By Caleb T. Maupin
Published Aug 3, 2007 8:47 PM
Jonathan Town was one of the hundreds of thousands of U.S. youth sent to Iraq. He was sent occupy Iraq and defend the U.S. occupation from Iraqis determined to free their country from it.
Town was probably told countless times by the military recruiters who persuaded him to enlist that he would be given medical care and taken care of if he were injured. He was probably encouraged by the words of George W. Bush and his cronies about “supporting the troops.” He probably felt that those who whipped up the right wing into a frenzy about how opposing the war was “betraying the troops,” would stand beside him when he was wounded in battle with the Iraqi resistance.
But he was misled.
On a fateful day in 2004, a well-armed unit of Iraqi resistance fighters, who had endured sanctions, bombings and other inhumanities by the U.S. government, struck back at the occupation military forces. They fired a 107-mm rocket at the U.S. base in Ramadi, Iraq. The projectile ripped through a building and exploded three feet above Spc. Town’s head.
Town later awoke in a hospital bed and has since suffered from hearing loss, headaches, memory loss, anxiety and an inability to sleep. The military was happy to hand Town the metallic item attached to a ribbon known as a “Purple Heart”; however, when it came to the actual health care he needed to recover from his injury, the government was a little less inclined.

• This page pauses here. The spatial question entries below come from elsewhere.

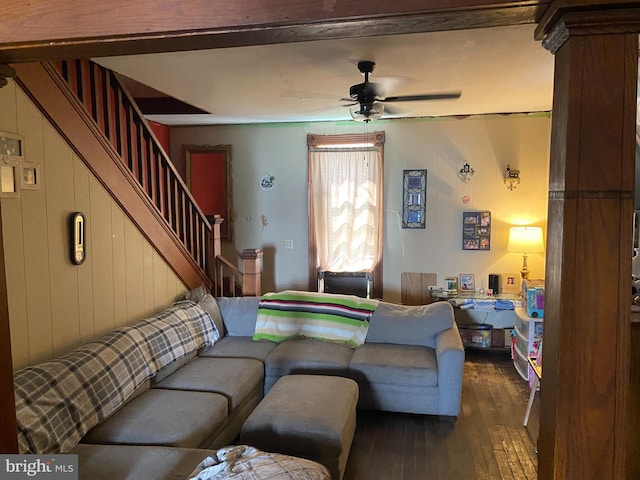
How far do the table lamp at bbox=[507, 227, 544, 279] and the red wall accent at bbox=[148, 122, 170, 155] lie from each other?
4159 millimetres

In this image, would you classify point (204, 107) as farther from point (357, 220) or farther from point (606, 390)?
point (606, 390)

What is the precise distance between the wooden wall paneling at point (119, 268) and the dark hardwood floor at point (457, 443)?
1.86 meters

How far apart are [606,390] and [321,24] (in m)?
1.05

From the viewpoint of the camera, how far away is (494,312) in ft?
17.1

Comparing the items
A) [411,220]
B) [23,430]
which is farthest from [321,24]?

Discharged in 2006, Town wanted to be treated for Post-Traumatic Stress Disorder (PTSD), something afflicting tens of thousands of GIs. The Pentagon decided to avoid taking responsibility for his problem. The military claimed he had a previously existing “personality disorder,” and the fact that an 18.8-kg explosive had gone off right above him had nothing to do with his current ills.
Town is not the only one. Records show that since 2001 more than 22,500 GIs have been categorized as having “personality disorders” in order to block the required treatment they would receive from veterans’ hospitals if they had PTSD. What’s significant is that Town, who has two children and spent seven years in the military, received honors 12 times. You would think the Pentagon would give him special treatment.

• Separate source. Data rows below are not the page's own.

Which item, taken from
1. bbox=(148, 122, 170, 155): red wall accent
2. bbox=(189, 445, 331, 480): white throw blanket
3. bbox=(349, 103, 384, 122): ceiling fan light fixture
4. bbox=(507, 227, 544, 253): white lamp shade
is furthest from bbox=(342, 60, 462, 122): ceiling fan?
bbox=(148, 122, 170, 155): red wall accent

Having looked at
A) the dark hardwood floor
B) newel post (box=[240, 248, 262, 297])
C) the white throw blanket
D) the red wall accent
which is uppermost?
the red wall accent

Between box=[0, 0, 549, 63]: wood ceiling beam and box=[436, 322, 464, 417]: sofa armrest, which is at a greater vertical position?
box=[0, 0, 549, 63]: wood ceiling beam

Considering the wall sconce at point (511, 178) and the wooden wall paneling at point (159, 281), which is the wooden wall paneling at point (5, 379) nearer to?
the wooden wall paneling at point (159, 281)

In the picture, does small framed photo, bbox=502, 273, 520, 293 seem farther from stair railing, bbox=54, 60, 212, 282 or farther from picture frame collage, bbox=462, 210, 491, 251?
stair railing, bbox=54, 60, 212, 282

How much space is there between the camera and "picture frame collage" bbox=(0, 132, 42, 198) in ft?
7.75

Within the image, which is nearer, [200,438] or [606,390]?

What an insult it is to say that those who have seen body parts laying on the ground, children dying and all the other carnage of war, are unaffected by having been sent to kill and die in a criminal occupation. And then to blame their trauma on a “personality disorder” that they already supposedly had, in order to avoid paying the bill.
What person who is not already a sociopath would be able to look at such horror and not be disturbed? It seems that to those who run this country, people are commodities, something Karl Marx wrote about years ago in his book, “Capital,” and in his economic manuscripts. Under the capitalist system, words can echo in Dick Cheney’s bunker about “supporting the troops,” sentimental stories can run on the FOX news channel and NBC, but in the end those sent to repress the people opposing imperialism are themselves considered nothing to but cannon fodder by the powers that be.

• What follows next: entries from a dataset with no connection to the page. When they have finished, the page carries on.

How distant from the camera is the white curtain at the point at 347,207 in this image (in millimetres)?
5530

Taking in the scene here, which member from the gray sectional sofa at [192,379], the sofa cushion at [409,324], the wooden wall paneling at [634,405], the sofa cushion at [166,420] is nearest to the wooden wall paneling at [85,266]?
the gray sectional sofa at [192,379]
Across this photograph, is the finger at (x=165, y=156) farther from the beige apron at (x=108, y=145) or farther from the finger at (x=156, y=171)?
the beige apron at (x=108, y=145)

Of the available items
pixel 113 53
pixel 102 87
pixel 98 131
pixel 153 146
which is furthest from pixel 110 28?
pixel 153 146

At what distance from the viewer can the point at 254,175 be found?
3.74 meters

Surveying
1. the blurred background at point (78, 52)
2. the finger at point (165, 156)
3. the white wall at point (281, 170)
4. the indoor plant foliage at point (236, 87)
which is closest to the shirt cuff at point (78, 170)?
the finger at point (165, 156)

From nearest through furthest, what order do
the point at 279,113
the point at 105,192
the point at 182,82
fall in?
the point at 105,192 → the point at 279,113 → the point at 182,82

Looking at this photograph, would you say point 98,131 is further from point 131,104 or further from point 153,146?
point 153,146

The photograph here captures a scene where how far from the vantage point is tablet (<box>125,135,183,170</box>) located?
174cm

Because Town put up a fight and got some support, Congress held a special hearing July 25 and the Pentagon decided it had better allow his treatment for the time being. But his case still exposes the war makers: they may call the troops heroes, but profit rules when it comes to paying their bills. GIs and veterans will have to fight another war at home to make sure they get the benefits they were promised.